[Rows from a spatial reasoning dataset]
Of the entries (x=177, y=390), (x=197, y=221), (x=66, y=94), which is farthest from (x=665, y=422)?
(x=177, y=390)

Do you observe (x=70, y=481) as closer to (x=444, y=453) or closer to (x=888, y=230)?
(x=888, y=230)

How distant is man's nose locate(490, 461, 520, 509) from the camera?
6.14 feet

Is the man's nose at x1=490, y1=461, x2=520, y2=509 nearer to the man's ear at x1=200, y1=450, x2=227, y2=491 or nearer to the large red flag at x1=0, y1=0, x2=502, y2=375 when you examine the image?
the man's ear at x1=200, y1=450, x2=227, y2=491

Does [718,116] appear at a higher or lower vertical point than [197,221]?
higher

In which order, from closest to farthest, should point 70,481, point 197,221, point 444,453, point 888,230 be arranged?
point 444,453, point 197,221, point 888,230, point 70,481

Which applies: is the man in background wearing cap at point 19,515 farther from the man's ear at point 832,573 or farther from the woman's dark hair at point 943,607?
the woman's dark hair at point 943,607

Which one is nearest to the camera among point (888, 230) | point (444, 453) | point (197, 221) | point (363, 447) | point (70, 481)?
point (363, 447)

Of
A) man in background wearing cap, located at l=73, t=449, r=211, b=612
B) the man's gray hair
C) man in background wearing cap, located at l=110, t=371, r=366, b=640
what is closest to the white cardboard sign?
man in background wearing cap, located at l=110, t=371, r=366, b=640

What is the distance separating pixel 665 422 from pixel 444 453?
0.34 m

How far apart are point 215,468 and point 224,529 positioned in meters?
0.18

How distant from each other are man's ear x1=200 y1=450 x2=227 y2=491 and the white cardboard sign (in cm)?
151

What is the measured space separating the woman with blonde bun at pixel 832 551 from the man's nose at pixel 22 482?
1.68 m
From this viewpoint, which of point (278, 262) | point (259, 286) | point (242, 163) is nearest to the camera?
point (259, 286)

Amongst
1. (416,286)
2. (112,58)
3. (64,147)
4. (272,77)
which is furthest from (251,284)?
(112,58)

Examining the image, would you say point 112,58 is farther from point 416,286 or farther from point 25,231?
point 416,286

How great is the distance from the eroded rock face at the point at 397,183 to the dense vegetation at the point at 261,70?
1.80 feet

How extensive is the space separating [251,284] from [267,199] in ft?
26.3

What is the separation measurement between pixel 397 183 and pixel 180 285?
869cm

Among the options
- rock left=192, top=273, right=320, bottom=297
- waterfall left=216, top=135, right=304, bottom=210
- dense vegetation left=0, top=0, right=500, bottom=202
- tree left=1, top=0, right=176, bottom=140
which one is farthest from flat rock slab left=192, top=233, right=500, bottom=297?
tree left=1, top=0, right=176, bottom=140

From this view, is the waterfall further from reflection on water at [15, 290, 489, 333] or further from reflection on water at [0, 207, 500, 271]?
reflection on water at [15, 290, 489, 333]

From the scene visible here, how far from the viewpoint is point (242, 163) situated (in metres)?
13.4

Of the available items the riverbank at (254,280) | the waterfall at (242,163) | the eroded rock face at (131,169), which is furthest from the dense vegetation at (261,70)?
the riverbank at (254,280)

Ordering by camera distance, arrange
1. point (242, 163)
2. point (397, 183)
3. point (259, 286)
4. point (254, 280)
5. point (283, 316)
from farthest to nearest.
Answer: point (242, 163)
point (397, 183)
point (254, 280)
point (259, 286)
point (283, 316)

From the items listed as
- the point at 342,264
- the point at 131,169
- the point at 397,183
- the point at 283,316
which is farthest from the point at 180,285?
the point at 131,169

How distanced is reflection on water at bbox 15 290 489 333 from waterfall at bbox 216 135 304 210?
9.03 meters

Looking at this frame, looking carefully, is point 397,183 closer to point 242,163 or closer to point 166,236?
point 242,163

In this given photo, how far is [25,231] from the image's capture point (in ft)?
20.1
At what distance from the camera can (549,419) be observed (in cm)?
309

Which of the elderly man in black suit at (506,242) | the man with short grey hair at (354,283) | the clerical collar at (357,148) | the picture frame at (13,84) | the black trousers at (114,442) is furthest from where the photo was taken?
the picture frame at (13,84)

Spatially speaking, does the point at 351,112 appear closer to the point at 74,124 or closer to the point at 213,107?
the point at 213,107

### Exercise prompt
Can you rewrite the material above with every "cardboard sign" changed to "placard" and nothing else altered?

### Answer to this problem
Of the entries (x=177, y=390), (x=197, y=221), (x=66, y=94), which is farthest from (x=665, y=422)?
(x=177, y=390)

Do you observe (x=70, y=481) as closer to (x=444, y=453) or closer to (x=888, y=230)?
(x=888, y=230)

How distant is man's nose locate(490, 461, 520, 509) from the camera?
6.14 feet

Is the man's nose at x1=490, y1=461, x2=520, y2=509 nearer to the man's ear at x1=200, y1=450, x2=227, y2=491 or nearer to the large red flag at x1=0, y1=0, x2=502, y2=375 when you examine the image?
the man's ear at x1=200, y1=450, x2=227, y2=491

Does [718,116] appear at a higher or lower vertical point than [197,221]?
higher

In which order, from closest to farthest, should point 70,481, point 197,221, point 444,453, point 888,230 be arranged?
point 444,453, point 197,221, point 888,230, point 70,481

Which applies: is the man in background wearing cap at point 19,515 farther from the man's ear at point 832,573 or farther from the woman's dark hair at point 943,607?
the woman's dark hair at point 943,607

Which one is nearest to the camera among point (888, 230) | point (444, 453) | point (197, 221) | point (363, 447) | point (70, 481)?
point (363, 447)

Of
A) man in background wearing cap, located at l=73, t=449, r=211, b=612
B) the man's gray hair
C) man in background wearing cap, located at l=110, t=371, r=366, b=640
what is closest to the white placard?
man in background wearing cap, located at l=110, t=371, r=366, b=640

What is the distance separating pixel 665 422 from pixel 444 453?
0.34 m

How far apart are point 215,468 and point 224,529 positioned in meters?
0.18

How distant from each other are man's ear x1=200 y1=450 x2=227 y2=491 and the white placard (in cm)?
151

What is the measured space separating the woman with blonde bun at pixel 832 551 from the man's nose at pixel 22 482?
1.68 m
From this viewpoint, which of point (278, 262) | point (259, 286) | point (242, 163) is nearest to the camera?
point (259, 286)

Amongst
1. (416,286)
2. (112,58)
3. (64,147)
4. (272,77)
which is furthest from (251,284)?
(112,58)

Examining the image, would you say point 112,58 is farther from point 416,286 or farther from point 25,231?
point 416,286

How great is the distance from the eroded rock face at the point at 397,183 to the dense vegetation at the point at 261,70?
1.80 feet

How extensive is the space separating [251,284] from [267,199] in ft?
26.3

What is the separation measurement between pixel 397 183 and pixel 180 285?
869cm

Among the options
- rock left=192, top=273, right=320, bottom=297
- waterfall left=216, top=135, right=304, bottom=210
- dense vegetation left=0, top=0, right=500, bottom=202
- tree left=1, top=0, right=176, bottom=140
which one is farthest from flat rock slab left=192, top=233, right=500, bottom=297?
tree left=1, top=0, right=176, bottom=140

From this view, is the waterfall further from reflection on water at [15, 290, 489, 333] or further from reflection on water at [0, 207, 500, 271]?
reflection on water at [15, 290, 489, 333]

From the scene visible here, how far from the viewpoint is point (242, 163) situated (in metres)?
13.4

Of the available items the riverbank at (254,280) | the waterfall at (242,163) | the eroded rock face at (131,169), which is furthest from the dense vegetation at (261,70)?
the riverbank at (254,280)

Ordering by camera distance, arrange
1. point (242, 163)
2. point (397, 183)
3. point (259, 286)
4. point (254, 280)
5. point (283, 316)
from farthest to nearest.
Answer: point (242, 163)
point (397, 183)
point (254, 280)
point (259, 286)
point (283, 316)

From the items listed as
- the point at 342,264
- the point at 131,169
- the point at 397,183
- the point at 283,316
which is farthest from the point at 180,285?
the point at 131,169

How distanced is reflection on water at bbox 15 290 489 333 from waterfall at bbox 216 135 304 210?
9.03 meters

Looking at this frame, looking carefully, is point 397,183 closer to point 242,163 or closer to point 166,236?
point 242,163

In this given photo, how far is [25,231] from the image's capture point (in ft)?
20.1
At what distance from the camera can (549,419) be observed (in cm)?
309

Which of the elderly man in black suit at (506,242) | the man with short grey hair at (354,283) | the clerical collar at (357,148) | the picture frame at (13,84) | the black trousers at (114,442) is furthest from where the photo was taken?
the picture frame at (13,84)

Spatially speaking, does the point at 351,112 appear closer to the point at 74,124 or closer to the point at 213,107?
the point at 213,107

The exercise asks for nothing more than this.